Investors eye land when buying SOE shares: expert

10-Aug-2019 Intellasia | The Saigon Times | 6:02 AM Print This Post

Many strategic investors have bought into State-owned enterprises (SOEs) because of land which those SOEs have, instead of their brands or business sectors, said economic expert Ngo Tri Long.

This is why it is essential to thoroughly review strategic investors taking part in equitisation or divestment activities at SOEs, Long said.

By checking investors’ development histories and business models, government agencies can determine whether they will work with SOEs over the long term and protect domestic brands, the former director of the Ministry of Finance’s Price Market Research Institute was quoted by Nguoi Lao Dong newspaper as saying at a forum on the restructuring of SOEs, held on August 8.

One of the top goals of SOE equitisation is to ensure as many benefits as possible for the government and not to cause losses for the State budget, and the participation of foreign investors in the equitisation of SOEs will bring advantages for the State, not only drawbacks, as many people fear, he said.

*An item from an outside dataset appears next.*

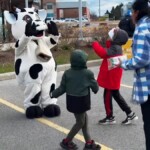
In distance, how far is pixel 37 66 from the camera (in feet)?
20.2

Many have said that SOEs will likely lose their brands when they undergo equitisation with foreign investors, he added.

He cited Vietnam Feature Film Studio as an example of a typical failure in selecting a local investor for equitisation, noting that many shortcomings were reported in this equitisation process when the 60-year-old studio was handed over to Waterway Transport Joint Stock Corporation, which had no experience in movie production.